[SOLVED] Pacemaker is continuously bouncing my lsb-resource

Immunitet · 06-15-2017, 08:14 AM

Hi all!
There is RHEL 7.3 2-node failover cluster.
I created by own lsb-scrip with start/stop/monitor parameters.
I checked the script manually - it works fine, according to lsb specs

Then I added my scrip to a cluster resources:
pcs resource create My_application lsb:my_script.sh op monitor interval=40s start timeout=20s stop timeout=20s

and now the issue is: pacemaker starts and stops my resource continuously.
How can I troubleshoot this? Are there any special requirement for lsb-script in cluster?

Demosa · 06-15-2017, 01:38 PM

I could be off (been a while since I've dealt with Pacemaker), but your monitor interval is longer than your timeout intervals, so it sounds like you're running into Fencing.

Try changing the start and stop timeouts to something longer, and the monitor interval shorter, see if that fixes it. (30s monitor, 2m start/stop)

Immunitet · 06-19-2017, 06:38 AM

Quote:

Originally Posted by Demosa

your monitor interval is longer than your timeout intervals, so it sounds like you're running into Fencing.
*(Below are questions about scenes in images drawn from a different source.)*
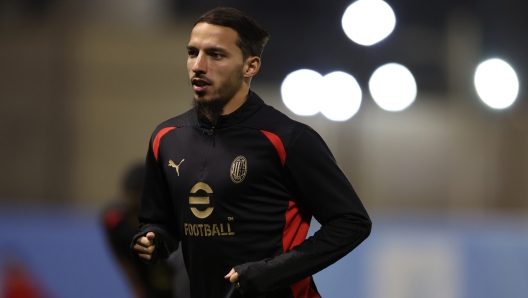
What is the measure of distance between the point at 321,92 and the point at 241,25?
196 inches

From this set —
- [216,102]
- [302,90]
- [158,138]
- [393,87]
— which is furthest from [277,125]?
[393,87]

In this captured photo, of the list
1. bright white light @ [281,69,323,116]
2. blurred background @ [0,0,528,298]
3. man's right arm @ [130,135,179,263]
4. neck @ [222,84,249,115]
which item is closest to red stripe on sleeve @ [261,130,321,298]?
neck @ [222,84,249,115]

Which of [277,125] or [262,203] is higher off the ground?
[277,125]

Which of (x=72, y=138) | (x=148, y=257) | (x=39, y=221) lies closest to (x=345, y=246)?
(x=148, y=257)

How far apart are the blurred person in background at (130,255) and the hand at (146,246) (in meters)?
1.29

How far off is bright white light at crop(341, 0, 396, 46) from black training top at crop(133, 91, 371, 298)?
5034mm

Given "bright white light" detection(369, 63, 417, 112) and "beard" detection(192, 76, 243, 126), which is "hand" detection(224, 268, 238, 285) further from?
"bright white light" detection(369, 63, 417, 112)

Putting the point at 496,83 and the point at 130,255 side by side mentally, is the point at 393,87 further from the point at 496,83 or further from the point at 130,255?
the point at 130,255

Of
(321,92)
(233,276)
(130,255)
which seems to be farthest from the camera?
(321,92)

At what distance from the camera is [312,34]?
6.95 m

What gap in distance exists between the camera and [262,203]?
2137mm

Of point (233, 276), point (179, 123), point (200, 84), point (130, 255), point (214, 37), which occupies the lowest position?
point (130, 255)

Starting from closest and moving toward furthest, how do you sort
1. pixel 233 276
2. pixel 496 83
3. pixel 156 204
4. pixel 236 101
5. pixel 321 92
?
pixel 233 276 → pixel 236 101 → pixel 156 204 → pixel 496 83 → pixel 321 92

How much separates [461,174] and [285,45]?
195 cm
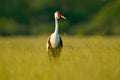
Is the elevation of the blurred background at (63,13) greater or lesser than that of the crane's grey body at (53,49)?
greater

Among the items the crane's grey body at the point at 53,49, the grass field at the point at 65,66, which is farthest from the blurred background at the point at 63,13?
the grass field at the point at 65,66

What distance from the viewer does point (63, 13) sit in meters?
45.3

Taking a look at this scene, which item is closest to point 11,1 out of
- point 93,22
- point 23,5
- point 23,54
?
point 23,5

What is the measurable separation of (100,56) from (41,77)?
6.38 feet

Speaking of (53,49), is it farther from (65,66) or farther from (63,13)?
(63,13)

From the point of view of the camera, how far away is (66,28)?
40.7m

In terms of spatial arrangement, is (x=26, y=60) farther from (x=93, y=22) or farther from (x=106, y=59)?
(x=93, y=22)

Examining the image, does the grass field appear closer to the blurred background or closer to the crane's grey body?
the crane's grey body

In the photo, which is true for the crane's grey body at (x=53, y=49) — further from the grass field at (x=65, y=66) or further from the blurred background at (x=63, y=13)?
the blurred background at (x=63, y=13)

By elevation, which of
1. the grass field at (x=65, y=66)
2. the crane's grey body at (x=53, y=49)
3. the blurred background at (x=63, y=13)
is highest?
the blurred background at (x=63, y=13)

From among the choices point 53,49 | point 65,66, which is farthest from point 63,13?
point 65,66

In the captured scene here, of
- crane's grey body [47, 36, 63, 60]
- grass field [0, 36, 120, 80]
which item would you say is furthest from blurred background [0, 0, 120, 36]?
grass field [0, 36, 120, 80]

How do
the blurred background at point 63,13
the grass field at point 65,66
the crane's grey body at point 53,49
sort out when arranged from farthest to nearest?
1. the blurred background at point 63,13
2. the crane's grey body at point 53,49
3. the grass field at point 65,66

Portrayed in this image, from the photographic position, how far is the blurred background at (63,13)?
4125 centimetres
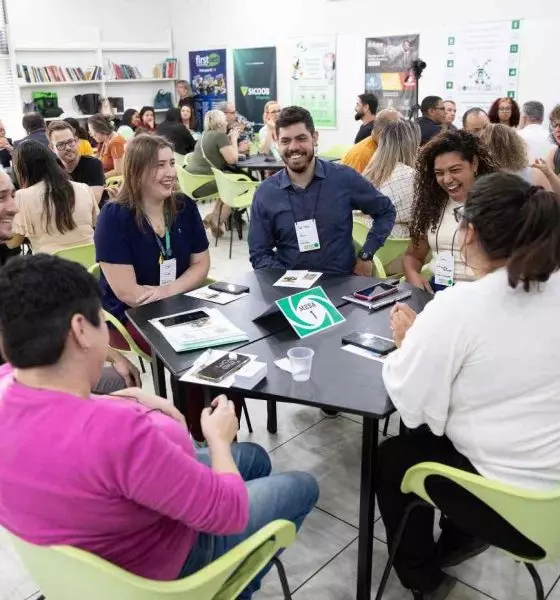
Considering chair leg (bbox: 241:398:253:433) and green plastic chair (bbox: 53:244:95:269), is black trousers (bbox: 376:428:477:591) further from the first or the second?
green plastic chair (bbox: 53:244:95:269)

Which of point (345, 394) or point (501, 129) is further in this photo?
point (501, 129)

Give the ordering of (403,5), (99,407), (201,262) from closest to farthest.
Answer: (99,407) → (201,262) → (403,5)

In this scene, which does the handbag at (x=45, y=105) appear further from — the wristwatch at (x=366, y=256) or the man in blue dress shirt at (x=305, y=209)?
the wristwatch at (x=366, y=256)

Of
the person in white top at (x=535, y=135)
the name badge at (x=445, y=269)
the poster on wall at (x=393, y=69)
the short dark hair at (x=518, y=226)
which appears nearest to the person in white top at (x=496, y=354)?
the short dark hair at (x=518, y=226)

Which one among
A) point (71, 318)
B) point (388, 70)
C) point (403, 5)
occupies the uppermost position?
point (403, 5)

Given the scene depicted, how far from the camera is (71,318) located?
1.13 meters

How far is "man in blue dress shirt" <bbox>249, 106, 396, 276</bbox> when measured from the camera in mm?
3061

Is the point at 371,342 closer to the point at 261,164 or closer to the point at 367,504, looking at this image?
the point at 367,504

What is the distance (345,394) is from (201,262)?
140 cm

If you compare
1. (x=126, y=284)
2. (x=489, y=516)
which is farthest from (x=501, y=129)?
(x=489, y=516)

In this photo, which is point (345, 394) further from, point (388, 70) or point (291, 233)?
point (388, 70)

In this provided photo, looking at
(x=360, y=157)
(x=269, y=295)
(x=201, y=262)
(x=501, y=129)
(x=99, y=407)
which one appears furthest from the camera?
(x=360, y=157)

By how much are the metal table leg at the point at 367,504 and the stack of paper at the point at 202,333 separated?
1.88 ft

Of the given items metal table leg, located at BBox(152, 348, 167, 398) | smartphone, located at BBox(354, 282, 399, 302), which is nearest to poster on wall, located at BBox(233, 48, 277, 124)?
smartphone, located at BBox(354, 282, 399, 302)
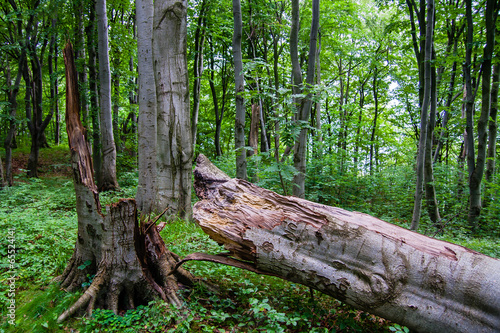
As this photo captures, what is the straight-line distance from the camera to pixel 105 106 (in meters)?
8.75

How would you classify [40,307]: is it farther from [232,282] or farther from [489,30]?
[489,30]

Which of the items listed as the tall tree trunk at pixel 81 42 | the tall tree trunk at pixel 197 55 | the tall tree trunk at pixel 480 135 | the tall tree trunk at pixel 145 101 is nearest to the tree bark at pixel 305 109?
the tall tree trunk at pixel 145 101

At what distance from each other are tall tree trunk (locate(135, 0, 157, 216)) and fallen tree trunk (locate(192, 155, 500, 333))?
147 inches

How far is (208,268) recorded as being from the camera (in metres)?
3.24

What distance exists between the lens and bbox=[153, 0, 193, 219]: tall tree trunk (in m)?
4.84

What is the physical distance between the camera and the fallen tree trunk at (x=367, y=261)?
1984 millimetres

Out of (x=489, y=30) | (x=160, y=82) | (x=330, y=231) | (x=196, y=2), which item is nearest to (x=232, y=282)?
(x=330, y=231)

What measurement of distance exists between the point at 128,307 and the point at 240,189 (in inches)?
60.1

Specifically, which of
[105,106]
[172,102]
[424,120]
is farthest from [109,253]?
[105,106]

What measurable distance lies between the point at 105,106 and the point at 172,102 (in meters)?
5.08

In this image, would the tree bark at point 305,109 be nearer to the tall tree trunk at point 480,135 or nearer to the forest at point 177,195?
the forest at point 177,195

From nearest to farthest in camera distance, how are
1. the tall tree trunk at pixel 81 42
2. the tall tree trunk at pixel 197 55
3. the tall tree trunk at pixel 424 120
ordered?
the tall tree trunk at pixel 424 120
the tall tree trunk at pixel 81 42
the tall tree trunk at pixel 197 55

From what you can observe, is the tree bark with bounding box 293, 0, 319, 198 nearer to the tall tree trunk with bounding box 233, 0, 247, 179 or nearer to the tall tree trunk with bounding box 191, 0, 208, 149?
the tall tree trunk with bounding box 233, 0, 247, 179

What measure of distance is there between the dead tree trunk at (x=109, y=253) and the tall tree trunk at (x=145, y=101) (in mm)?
3116
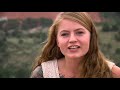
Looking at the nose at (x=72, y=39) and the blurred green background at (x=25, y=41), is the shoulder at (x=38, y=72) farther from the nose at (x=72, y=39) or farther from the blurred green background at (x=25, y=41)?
the nose at (x=72, y=39)

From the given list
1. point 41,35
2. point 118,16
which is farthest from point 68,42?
point 118,16

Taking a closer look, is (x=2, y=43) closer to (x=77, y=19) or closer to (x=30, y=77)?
(x=30, y=77)

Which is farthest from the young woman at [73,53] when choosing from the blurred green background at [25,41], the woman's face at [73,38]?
the blurred green background at [25,41]

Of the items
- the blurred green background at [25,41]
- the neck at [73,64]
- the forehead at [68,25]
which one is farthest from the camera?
the blurred green background at [25,41]

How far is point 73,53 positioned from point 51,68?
0.19m

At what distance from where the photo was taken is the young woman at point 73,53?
1340mm

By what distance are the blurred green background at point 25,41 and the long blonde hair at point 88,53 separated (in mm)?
119

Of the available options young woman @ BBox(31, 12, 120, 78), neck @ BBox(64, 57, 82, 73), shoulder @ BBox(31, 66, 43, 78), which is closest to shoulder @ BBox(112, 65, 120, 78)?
young woman @ BBox(31, 12, 120, 78)

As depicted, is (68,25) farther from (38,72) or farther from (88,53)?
(38,72)

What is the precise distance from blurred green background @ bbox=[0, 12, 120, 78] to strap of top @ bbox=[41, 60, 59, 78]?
16 cm

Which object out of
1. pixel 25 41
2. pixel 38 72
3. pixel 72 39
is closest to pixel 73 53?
pixel 72 39

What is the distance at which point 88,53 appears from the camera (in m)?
1.40

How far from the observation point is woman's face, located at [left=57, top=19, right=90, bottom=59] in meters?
1.33

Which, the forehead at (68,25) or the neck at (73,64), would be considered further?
the neck at (73,64)
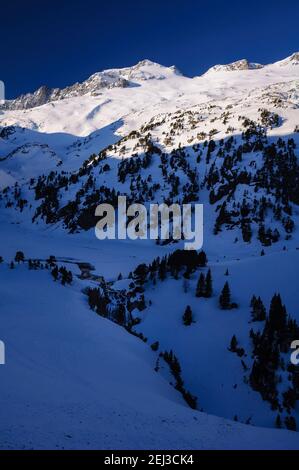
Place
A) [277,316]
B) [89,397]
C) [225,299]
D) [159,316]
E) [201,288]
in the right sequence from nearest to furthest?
[89,397] → [277,316] → [225,299] → [159,316] → [201,288]

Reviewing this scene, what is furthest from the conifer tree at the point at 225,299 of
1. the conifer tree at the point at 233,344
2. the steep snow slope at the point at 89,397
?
the steep snow slope at the point at 89,397

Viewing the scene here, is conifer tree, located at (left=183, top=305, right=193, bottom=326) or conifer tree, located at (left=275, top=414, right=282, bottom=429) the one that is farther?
conifer tree, located at (left=183, top=305, right=193, bottom=326)

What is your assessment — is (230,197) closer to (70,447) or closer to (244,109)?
(244,109)

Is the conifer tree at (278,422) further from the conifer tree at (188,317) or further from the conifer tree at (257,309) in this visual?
the conifer tree at (188,317)

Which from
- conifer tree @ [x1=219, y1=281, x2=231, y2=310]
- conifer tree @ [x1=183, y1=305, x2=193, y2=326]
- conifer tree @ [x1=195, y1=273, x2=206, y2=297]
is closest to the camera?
conifer tree @ [x1=183, y1=305, x2=193, y2=326]

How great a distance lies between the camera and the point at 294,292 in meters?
49.4

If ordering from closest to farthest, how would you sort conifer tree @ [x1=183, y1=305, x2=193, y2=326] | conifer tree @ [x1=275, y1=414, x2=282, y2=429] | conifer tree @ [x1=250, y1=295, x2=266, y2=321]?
conifer tree @ [x1=275, y1=414, x2=282, y2=429]
conifer tree @ [x1=250, y1=295, x2=266, y2=321]
conifer tree @ [x1=183, y1=305, x2=193, y2=326]

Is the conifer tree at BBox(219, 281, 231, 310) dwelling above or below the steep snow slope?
above

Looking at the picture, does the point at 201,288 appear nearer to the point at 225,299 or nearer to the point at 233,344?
the point at 225,299

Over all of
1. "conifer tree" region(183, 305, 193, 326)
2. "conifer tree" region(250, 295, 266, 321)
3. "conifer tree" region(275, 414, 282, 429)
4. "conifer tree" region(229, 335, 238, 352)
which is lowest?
"conifer tree" region(275, 414, 282, 429)

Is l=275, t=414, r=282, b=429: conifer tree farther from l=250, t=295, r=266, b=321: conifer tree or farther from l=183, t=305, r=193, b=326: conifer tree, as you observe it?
l=183, t=305, r=193, b=326: conifer tree

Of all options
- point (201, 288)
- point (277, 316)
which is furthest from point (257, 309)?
point (201, 288)

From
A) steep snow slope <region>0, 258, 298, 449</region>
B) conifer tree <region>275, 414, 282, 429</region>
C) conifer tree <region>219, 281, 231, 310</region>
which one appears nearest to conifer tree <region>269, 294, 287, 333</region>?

Try changing the start and stop timeouts to something longer, and the monitor interval shorter, see if that fixes it. (30s monitor, 2m start/stop)

It works in different way:

monitor interval - is the interval for the health check command.
start/stop timeout - is the time period while cluster will wait for the response from the script. And if script does not return any result within this period cluster will consider it like a failure.
So, those parameters do not affect each other.

With regard to my problem - I've found the reason.
I used "monitor" command for health check while the LSB-standard assumes "status" instead. I did this looking into corosync.log:

Quote:

Initiating monitor operation My_application_monitor_0 locally on Node2
Result of monitor operation for My_application on Node2: 7 (not running)
Initiating start operation My_application_start_0 locally on Node2
Result of start operation for My_application on Node2: 0 (ok)
Initiating monitor operation My_application_monitor_30000 locally on Node2
Result of monitor operation for My_application on Node2: 7 (not running)
Initiating stop operation My_application_stop_0 locally on Node2 | action 2
Result of stop operation for My_application on Node2: 0 (ok)

Pacemaker mainly works with OCF-standard where "monitor" command is used, but for LSB it sends "status" and writes "monitor" to the log file.

I just changed the "monitor()" function name to "status()" and it become stable. Actually, it was my fault since LSB-standard does not have "monitor" command in the specification.